479. Blanquettes of Turkey.—Cut off the flesh from the remainder of a roast or boiled turkey into as large slices as possible, then break up the bones, which put into a stewpan, with a little lean bacon and an onion, and a small bouquet of parsley, thyme, and bay-leaf, just cover them with water, and boil gently for three quarters of an hour, skim, and pass the stock through a cloth, and with it make a little white sauce as directed, then put the meat into another stewpan, lightly seasoned with a little pepper, salt, and grated nutmeg; just cover it with some of the sauce, and warm it gradually, not, however, permitting it to boil; when very hot, stir in three tablespoonfuls of cream, with which you have mixed the yolk of an egg, and when beginning to thicken, dress it upon a dish with toasted or fried sippets of bread around, cucumbers cut and dressed as directed p. 67, and added to the blanquette are a very great improvement, as are likewise button mushrooms or a few slices of cooked ham or tongue.
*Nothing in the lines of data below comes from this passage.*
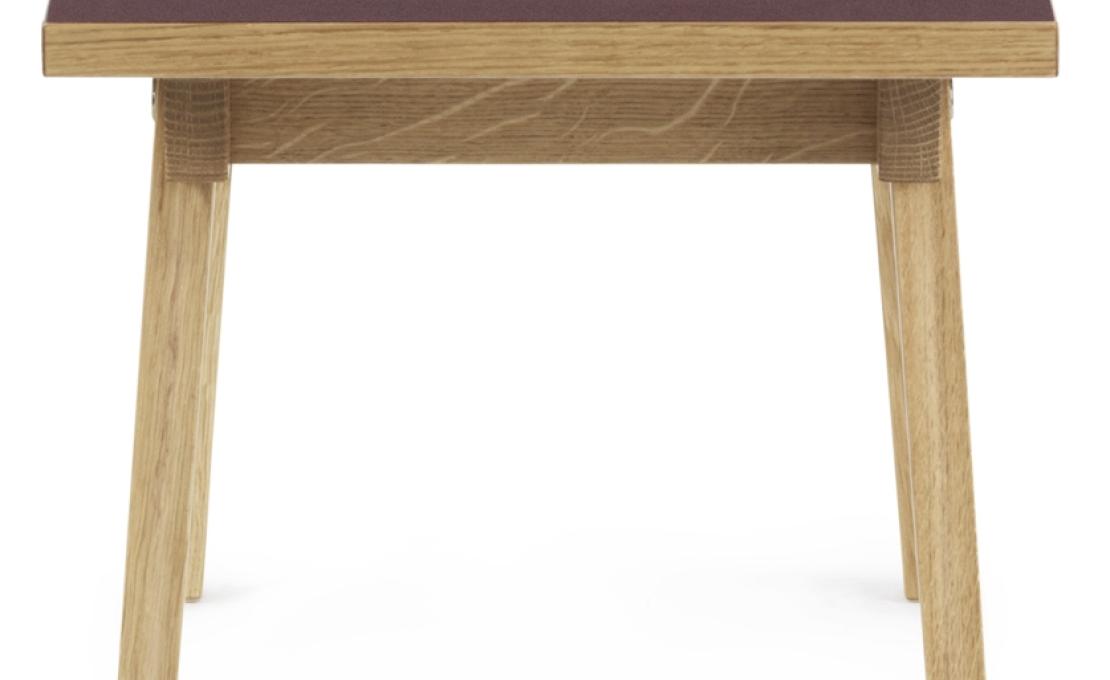 Журнальный столик от фабрики Normann Copenhagen модель Slice Linoleum-603091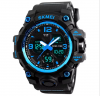 Big Case relojes 5ATM Waterproof Sport Plastic Digital Men Wristwatch SKMEI 1155B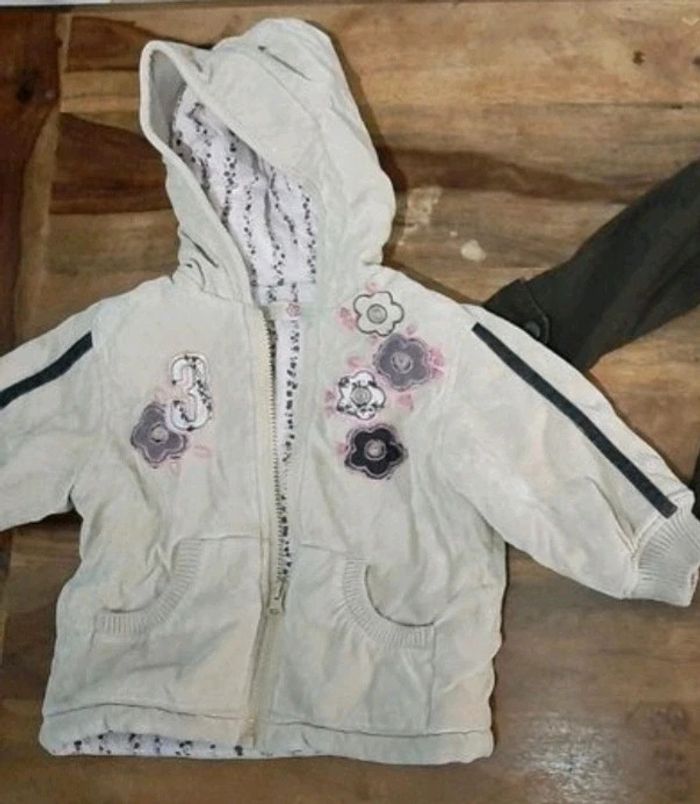 Manteau fille 18 mois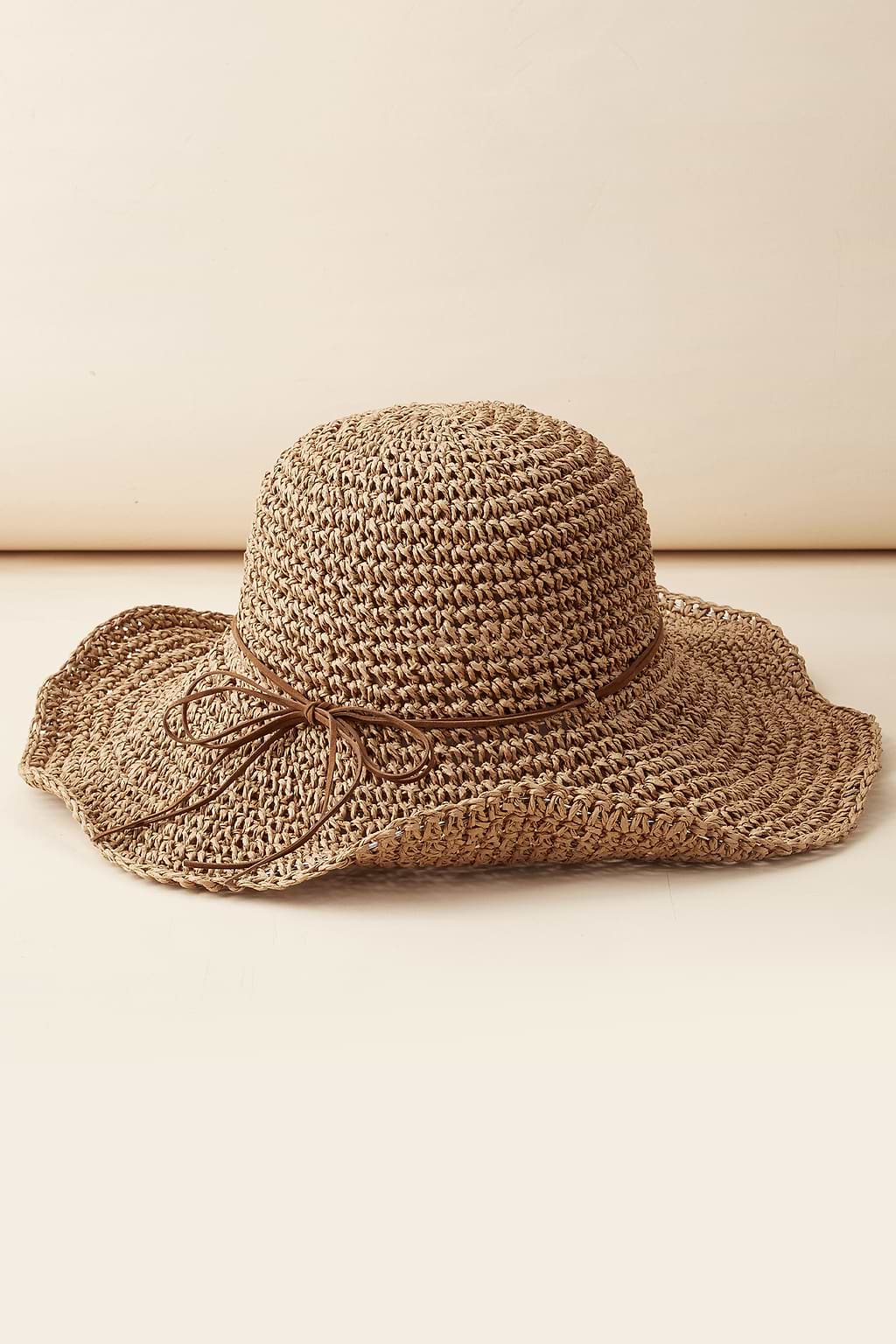 Perfect Timing Straw Hat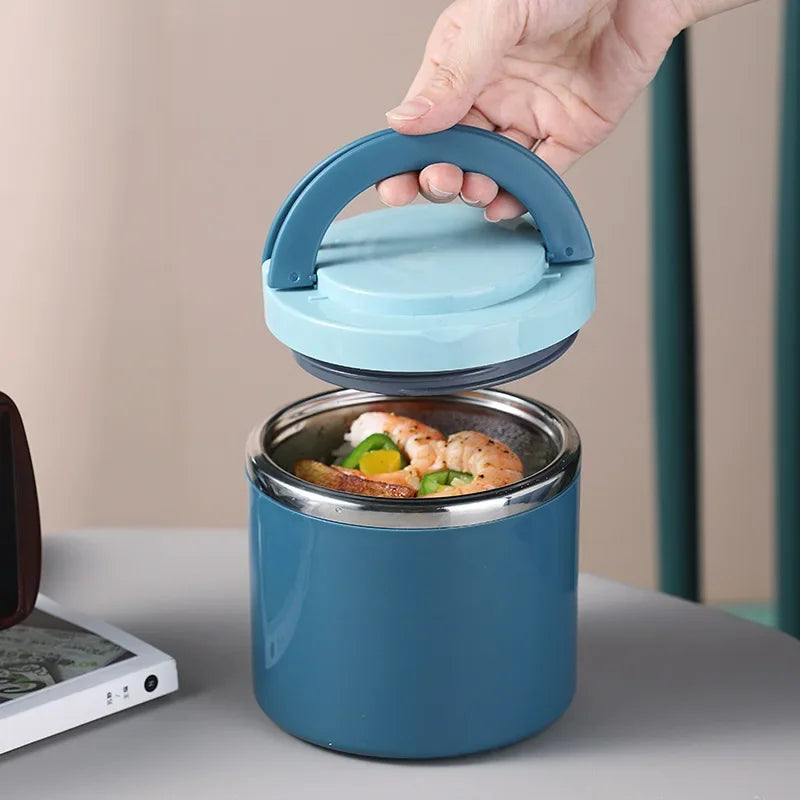 Insulated Lunch Box With Handle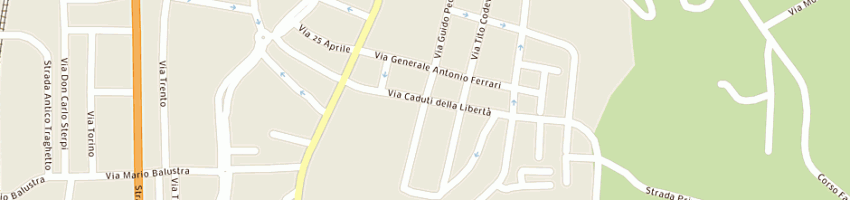 Mappa della impresa mandirola valentino a TORTONA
For a blanquette of fowl proceed precisely the same.
480. Boudins of Fowl or Turkey.—Cut up the remains of a turkey or fowls into very small dice, with a quarter of a pound of lean cooked ham to each pound of meat, make a stock with the bones as directed in the last; put a teaspoonful of chopped eschalots into a stewpan, with a piece of butter of the size of a walnut, which stir over the fire until the eschalots become a little yellowish, when stir in a good tablespoonful of flour, add the meat and about a pint of the stock, let boil gently a few minutes, season with a little pepper, salt, and sugar, stir the yolks of two eggs in quickly, and pour it out upon a dish until cold, when divide it into pieces of the size of eggs, which rub into long pieces of the shape and size of flat sausages, which egg and bread-crumb twice over, and fry of a nice brown color in hot fat or dripping, drain upon a cloth, and serve very hot.
481. Turban of Croquettes à l’Epigramme.—Croquettes are made from the same preparation as the last, but made up into small pieces, two inches in length and the thickness of your finger; egg, bread-crumb, and fry the same, dress in a circle upon a border of mashed potatoes, and serve with some blanquette of turkey or fowl in the centre.